There are some people who have problems even stopping their plants from growing skew; understandably then, raising a child can be one of the most difficult things you’ll ever have to do. Battle Hymn of the Tiger Mother details the story of a mother raising two daughters and two dogs, and while it’s supposed to be about how Chinese parents are better at parenting, it ends up detailing a clash of cultures, a fleeting taste of glory and how the author was humbled by a thirteen-year old.
Whether you’re raising your own army of mini-me’s, you’re
looking for a new perspective or you want to find out what banning children
from sleepovers and school-plays will do for the grade average, this unique
memoir will change your ideas of parenting forever.
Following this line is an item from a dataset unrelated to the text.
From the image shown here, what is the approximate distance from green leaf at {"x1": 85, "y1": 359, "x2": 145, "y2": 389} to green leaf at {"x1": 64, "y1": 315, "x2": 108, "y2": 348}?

Of course, Amy Chua did
more than prohibit sleepovers and the memoir is better than any self-help book
because Amy has actually been there. She details what it’s like inside the
average family and shows what Chinese parents do to produce so many math
geniuses and piano prodigies – of course, she’s also the kind of mother who
throws a three year-old out into the cold because You can’t stay in the house if you don’t listen to Mommy, complains
that the family rabbits aren’t intelligent enough and turns piano lessons into
gauntlets so gruelling that one girl leaves teeth-marks on the piano.
In Battle Hymn of the Tiger Mother, Amy relates the experience of raising children the Chinese way, the art of obsessive-parenting and one narcissist’s quest for happiness. A best-seller with books translated into eight languages, Amy Chua provides a book bound to cause debate, with enough perspective on parenting to be helpful and diabolically well-written enough to be a hilarious and eye-opening read for everyone.